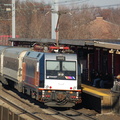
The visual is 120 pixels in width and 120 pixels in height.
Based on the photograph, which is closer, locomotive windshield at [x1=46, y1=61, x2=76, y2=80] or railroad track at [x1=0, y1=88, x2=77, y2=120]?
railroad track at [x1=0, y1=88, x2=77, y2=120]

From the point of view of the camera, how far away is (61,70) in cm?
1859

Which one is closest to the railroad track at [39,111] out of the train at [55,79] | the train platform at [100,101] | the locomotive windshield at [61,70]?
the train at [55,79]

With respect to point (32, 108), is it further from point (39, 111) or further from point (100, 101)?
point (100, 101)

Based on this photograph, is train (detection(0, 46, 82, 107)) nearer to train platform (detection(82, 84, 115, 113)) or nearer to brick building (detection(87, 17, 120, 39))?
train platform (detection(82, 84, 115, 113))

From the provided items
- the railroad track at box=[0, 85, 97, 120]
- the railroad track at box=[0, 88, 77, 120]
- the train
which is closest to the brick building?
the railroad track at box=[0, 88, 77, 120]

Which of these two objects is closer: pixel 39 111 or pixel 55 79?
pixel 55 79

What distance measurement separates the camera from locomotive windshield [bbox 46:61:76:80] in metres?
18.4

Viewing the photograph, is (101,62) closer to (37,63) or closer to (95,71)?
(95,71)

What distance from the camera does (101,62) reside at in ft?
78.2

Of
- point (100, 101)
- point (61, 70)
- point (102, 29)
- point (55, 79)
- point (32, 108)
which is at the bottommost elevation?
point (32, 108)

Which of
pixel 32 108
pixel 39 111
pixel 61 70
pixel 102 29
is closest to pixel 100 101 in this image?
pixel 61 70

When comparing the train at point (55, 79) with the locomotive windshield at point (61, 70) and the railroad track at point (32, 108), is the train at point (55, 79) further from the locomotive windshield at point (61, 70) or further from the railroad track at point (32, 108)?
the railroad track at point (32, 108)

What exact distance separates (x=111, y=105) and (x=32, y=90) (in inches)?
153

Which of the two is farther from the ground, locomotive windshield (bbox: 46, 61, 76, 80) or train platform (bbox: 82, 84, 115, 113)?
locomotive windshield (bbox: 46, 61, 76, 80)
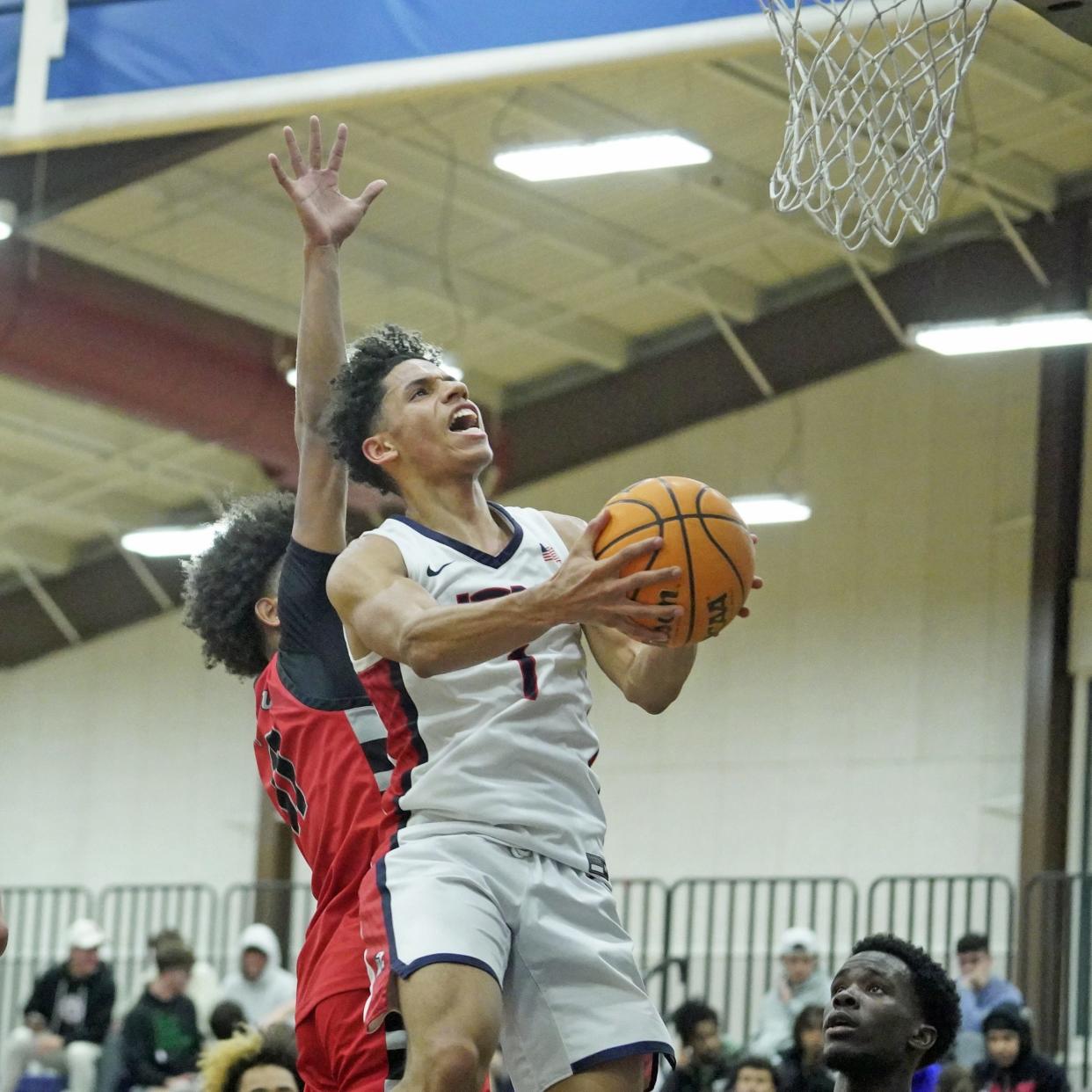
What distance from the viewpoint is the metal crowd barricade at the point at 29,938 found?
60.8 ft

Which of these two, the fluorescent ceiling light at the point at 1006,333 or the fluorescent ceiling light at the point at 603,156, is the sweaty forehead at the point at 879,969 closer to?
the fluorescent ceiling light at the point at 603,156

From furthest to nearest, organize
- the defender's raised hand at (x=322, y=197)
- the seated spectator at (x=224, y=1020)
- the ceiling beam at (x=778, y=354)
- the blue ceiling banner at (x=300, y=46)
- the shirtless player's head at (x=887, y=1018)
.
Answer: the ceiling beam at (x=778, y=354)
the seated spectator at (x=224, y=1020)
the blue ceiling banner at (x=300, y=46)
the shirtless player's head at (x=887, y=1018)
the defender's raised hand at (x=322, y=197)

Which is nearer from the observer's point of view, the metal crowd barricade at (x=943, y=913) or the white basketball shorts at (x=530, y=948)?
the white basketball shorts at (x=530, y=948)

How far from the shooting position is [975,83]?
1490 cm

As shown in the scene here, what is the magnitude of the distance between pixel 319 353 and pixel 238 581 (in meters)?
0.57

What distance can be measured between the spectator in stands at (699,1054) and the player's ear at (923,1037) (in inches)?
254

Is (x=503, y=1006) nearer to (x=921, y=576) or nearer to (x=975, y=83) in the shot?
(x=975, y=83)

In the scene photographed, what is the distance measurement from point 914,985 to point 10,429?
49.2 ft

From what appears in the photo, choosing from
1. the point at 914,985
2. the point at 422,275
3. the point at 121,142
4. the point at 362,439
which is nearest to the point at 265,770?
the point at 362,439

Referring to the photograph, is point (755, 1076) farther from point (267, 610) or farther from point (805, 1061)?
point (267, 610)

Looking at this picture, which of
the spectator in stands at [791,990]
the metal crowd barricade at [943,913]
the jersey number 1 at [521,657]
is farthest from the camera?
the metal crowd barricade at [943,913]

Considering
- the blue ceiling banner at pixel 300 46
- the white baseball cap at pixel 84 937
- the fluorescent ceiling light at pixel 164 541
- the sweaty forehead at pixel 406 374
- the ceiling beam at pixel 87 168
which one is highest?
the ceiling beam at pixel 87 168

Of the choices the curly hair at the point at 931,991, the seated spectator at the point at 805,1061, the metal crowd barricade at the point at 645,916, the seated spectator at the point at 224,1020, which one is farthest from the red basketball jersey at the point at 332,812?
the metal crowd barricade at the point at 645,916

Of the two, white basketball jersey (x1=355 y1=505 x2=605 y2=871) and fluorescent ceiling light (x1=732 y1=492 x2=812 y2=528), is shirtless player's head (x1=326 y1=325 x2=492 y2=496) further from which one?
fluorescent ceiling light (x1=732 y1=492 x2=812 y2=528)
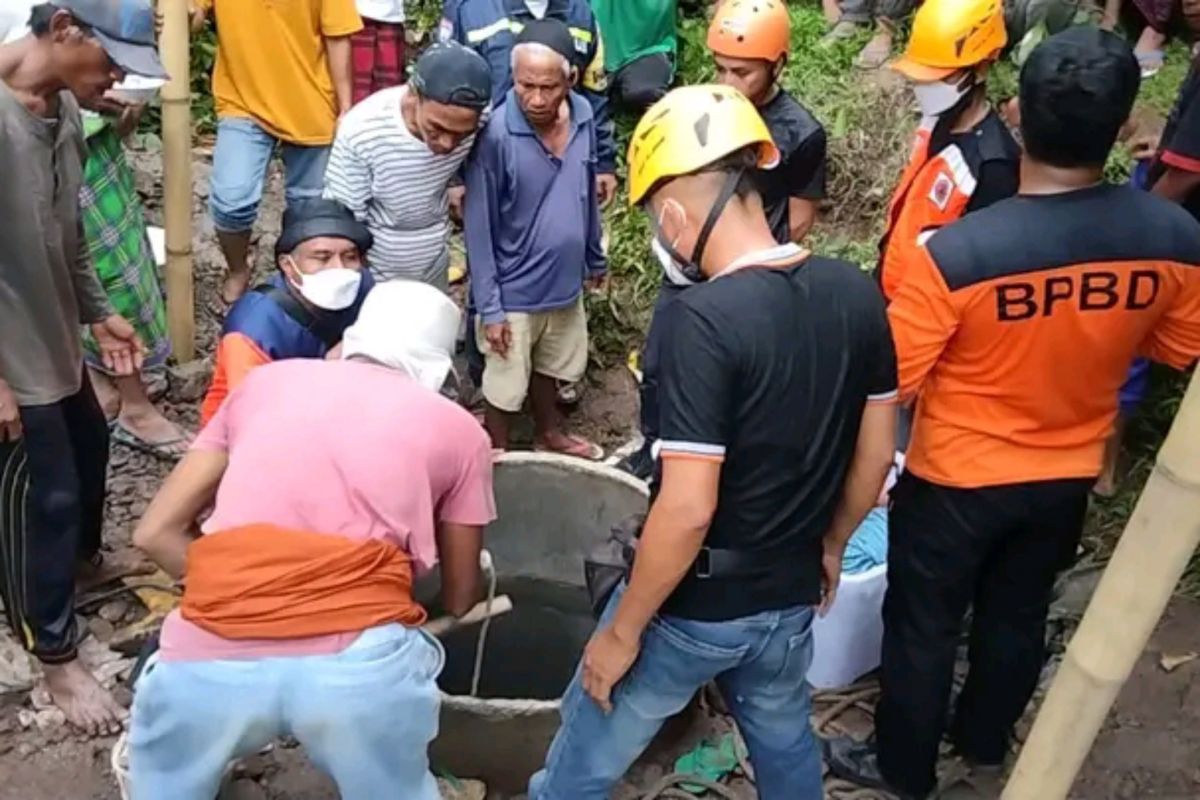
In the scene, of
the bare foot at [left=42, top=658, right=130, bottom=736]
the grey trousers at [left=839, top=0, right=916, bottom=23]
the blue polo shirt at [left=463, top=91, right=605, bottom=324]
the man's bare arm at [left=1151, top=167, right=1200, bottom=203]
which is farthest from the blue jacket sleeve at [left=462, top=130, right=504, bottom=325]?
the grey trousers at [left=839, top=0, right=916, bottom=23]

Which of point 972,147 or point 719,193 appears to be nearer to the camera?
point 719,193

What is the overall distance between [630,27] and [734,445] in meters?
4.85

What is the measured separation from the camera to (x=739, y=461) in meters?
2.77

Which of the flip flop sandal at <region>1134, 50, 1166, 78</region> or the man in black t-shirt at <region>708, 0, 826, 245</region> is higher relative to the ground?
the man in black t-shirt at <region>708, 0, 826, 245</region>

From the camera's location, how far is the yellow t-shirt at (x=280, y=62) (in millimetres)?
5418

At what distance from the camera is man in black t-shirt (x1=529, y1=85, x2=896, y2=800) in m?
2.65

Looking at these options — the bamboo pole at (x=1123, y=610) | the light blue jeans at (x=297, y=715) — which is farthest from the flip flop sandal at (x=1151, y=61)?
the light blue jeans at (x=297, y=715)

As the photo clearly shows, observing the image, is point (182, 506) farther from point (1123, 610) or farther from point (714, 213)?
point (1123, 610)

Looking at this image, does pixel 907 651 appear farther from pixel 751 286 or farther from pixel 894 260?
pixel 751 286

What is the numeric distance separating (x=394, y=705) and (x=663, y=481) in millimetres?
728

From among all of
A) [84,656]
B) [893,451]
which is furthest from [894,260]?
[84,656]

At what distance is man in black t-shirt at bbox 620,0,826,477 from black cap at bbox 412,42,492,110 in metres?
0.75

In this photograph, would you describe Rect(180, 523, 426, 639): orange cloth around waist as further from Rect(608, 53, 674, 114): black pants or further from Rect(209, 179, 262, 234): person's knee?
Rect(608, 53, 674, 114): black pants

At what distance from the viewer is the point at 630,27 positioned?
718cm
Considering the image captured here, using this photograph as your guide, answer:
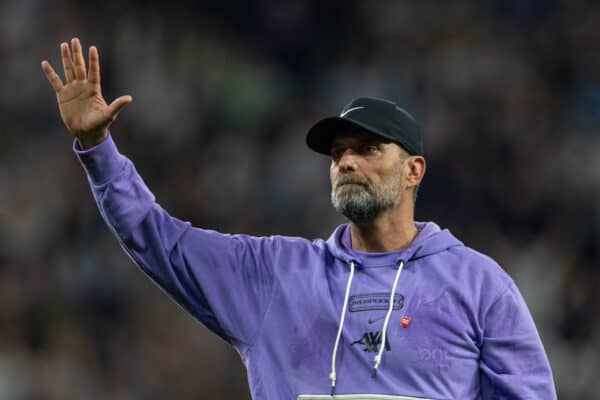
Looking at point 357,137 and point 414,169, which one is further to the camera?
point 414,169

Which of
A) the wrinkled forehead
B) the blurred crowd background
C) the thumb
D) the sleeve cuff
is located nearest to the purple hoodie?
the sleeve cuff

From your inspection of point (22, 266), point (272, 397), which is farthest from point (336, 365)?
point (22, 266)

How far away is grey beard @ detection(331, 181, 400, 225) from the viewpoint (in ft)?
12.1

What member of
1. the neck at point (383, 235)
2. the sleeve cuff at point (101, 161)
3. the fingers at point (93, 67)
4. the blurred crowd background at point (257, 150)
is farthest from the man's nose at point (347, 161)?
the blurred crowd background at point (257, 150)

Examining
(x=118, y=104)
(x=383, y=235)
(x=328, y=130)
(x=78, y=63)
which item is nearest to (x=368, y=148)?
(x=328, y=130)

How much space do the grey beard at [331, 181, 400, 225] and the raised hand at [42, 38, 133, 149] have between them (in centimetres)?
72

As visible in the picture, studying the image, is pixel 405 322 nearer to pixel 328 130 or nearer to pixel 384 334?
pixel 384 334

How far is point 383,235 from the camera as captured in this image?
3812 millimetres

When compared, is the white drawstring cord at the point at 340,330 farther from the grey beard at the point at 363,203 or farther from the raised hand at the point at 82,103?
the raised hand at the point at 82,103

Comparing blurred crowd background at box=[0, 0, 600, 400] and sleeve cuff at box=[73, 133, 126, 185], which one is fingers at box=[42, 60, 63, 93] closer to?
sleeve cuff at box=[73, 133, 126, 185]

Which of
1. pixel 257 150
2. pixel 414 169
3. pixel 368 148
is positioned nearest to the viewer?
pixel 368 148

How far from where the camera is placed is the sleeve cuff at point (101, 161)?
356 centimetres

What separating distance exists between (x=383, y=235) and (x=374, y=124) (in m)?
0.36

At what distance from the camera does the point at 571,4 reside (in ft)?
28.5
================================
_Task instructions_:
Give again, word for word, every line from the one holding "How much space" to the end of the data.

_Response to this task_:
How much space do the grey beard at [331, 181, 400, 225] and the raised hand at [42, 38, 133, 149] have between them (in centimetres)?
72

As visible in the picture, studying the image, is pixel 405 322 nearer to pixel 328 130 or nearer to pixel 384 334?
pixel 384 334

How far is point 383,235 from the camera as captured in this image?
3812 millimetres

When compared, is the white drawstring cord at the point at 340,330 farther from the grey beard at the point at 363,203 or farther from the raised hand at the point at 82,103?
the raised hand at the point at 82,103

Comparing blurred crowd background at box=[0, 0, 600, 400] and sleeve cuff at box=[73, 133, 126, 185], which one is fingers at box=[42, 60, 63, 93] closer to?
sleeve cuff at box=[73, 133, 126, 185]

Which of
1. pixel 257 150
2. pixel 414 169
3. pixel 368 148
is positioned nearest to the viewer?
pixel 368 148

How far from where the camera is placed is the sleeve cuff at point (101, 161)?
356 centimetres

What separating distance exists between (x=383, y=235) and (x=374, y=124) (in m)?
0.36

At what distance from the camera does the point at 571,4 reside (in ft)?
28.5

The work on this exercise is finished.